基于libtorch的Alexnet深度学习网络实现——Cifar-10数据集分类(91.01%准确率)

本文链接：https://blog.csdn.net/shandianfengfan/article/details/118098078

“ 前面我们使用libtorch实现的Alexnet网络对Cifar-10数据集进行训练和分类，准确率仅达到72.02%。本文我们在前文的基础上做一定修改，使准确率达到91.01%。”

前文链接：

1. 基于libtorch的Alexnet深度学习网络实现——Alexnet网络结构与原理

2. 基于libtorch的Alexnet深度学习网络实现——Cifar-10数据集分类

3. 基于libtorch的Alexnet深度学习网络实现——Cifar-10数据集分类(提升准确率)

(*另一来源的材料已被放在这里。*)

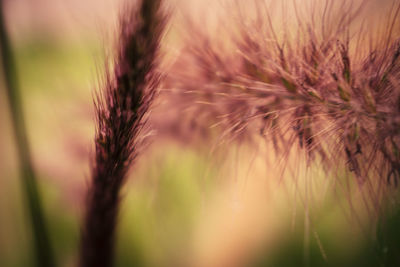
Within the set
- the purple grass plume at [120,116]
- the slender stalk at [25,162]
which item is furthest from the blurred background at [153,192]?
the purple grass plume at [120,116]

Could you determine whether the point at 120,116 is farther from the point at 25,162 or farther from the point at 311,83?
the point at 25,162

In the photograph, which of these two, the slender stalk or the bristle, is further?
the slender stalk

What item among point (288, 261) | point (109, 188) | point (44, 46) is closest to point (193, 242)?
point (288, 261)

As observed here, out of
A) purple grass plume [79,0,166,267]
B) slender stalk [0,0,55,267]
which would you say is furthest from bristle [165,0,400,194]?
slender stalk [0,0,55,267]

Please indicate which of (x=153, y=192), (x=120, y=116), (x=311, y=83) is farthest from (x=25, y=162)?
(x=311, y=83)

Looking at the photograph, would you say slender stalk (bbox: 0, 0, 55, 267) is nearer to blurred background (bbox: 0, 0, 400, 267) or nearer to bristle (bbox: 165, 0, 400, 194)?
blurred background (bbox: 0, 0, 400, 267)

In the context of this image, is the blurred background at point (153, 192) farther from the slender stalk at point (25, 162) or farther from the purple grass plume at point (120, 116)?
the purple grass plume at point (120, 116)
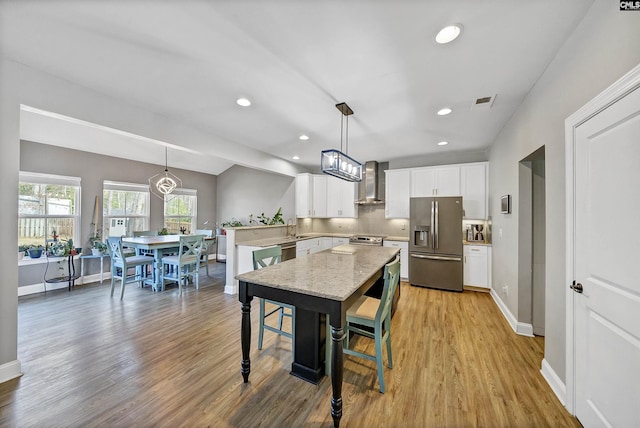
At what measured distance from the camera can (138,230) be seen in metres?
5.89

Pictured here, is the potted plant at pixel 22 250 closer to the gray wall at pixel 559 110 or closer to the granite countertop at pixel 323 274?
the granite countertop at pixel 323 274

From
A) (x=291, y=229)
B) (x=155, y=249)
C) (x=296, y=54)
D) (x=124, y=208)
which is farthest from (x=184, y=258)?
(x=296, y=54)

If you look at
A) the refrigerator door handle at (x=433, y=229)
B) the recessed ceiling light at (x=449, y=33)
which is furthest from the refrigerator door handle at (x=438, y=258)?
the recessed ceiling light at (x=449, y=33)

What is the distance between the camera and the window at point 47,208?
4.24m

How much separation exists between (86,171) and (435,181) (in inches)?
277

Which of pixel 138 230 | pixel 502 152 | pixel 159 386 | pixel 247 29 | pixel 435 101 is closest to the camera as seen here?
pixel 247 29

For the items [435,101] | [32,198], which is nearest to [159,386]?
[435,101]

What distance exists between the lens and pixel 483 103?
2.74 m

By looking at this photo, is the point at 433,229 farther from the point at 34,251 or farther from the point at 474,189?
the point at 34,251

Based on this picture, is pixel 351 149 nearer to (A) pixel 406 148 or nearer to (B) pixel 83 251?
(A) pixel 406 148

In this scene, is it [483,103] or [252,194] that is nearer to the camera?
[483,103]

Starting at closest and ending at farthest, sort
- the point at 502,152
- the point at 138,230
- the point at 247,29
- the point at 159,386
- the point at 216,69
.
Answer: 1. the point at 247,29
2. the point at 159,386
3. the point at 216,69
4. the point at 502,152
5. the point at 138,230

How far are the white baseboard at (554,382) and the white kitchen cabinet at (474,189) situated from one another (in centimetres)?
299

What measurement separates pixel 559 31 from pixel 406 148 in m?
3.00
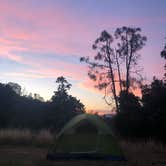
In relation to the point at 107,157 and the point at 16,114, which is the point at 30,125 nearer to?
the point at 16,114

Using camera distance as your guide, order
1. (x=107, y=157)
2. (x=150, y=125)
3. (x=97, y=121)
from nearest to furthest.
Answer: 1. (x=107, y=157)
2. (x=97, y=121)
3. (x=150, y=125)

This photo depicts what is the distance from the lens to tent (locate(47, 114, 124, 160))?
1603cm

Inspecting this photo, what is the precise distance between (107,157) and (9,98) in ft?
81.5

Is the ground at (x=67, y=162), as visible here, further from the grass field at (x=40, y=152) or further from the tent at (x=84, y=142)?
the tent at (x=84, y=142)

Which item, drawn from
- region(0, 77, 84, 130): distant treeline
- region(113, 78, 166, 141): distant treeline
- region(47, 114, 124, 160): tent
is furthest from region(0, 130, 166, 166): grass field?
region(0, 77, 84, 130): distant treeline

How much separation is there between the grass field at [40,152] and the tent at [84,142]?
1.75 ft

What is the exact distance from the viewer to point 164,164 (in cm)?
1489

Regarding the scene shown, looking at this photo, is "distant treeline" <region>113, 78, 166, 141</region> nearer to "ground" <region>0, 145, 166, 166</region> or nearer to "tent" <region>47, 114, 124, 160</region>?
"tent" <region>47, 114, 124, 160</region>

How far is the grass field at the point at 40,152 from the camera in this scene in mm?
14638

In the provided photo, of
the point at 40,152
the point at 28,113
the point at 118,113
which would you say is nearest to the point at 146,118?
the point at 118,113

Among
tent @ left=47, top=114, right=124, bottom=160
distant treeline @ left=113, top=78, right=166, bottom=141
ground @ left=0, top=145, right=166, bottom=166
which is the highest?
distant treeline @ left=113, top=78, right=166, bottom=141

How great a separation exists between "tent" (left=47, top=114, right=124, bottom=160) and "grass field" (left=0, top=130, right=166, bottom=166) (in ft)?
1.75

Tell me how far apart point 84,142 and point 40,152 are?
2023 mm

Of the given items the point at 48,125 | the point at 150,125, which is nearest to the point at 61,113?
the point at 48,125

本文在主要在以上的第3个链接文章的基础上，作以下修改：

调整网络结构；
修改调整学习率的策略；
增加全局对比度归一化的数据预处理；
修改Tensor张量的维度顺序（这一点最重要，之前犯了这个低级错误，导致准确率一直上不去）。

01 调整网络结构

所作的结构调整如下图所示：

以上第3个链接文章的网络结构

本文修改之后的网络结构

通过对比可以看到，我们的主要修改点为：

1. 横向拓宽了网络，比如原本conv1输出64个卷积结果，现在改为输出96个卷积结果。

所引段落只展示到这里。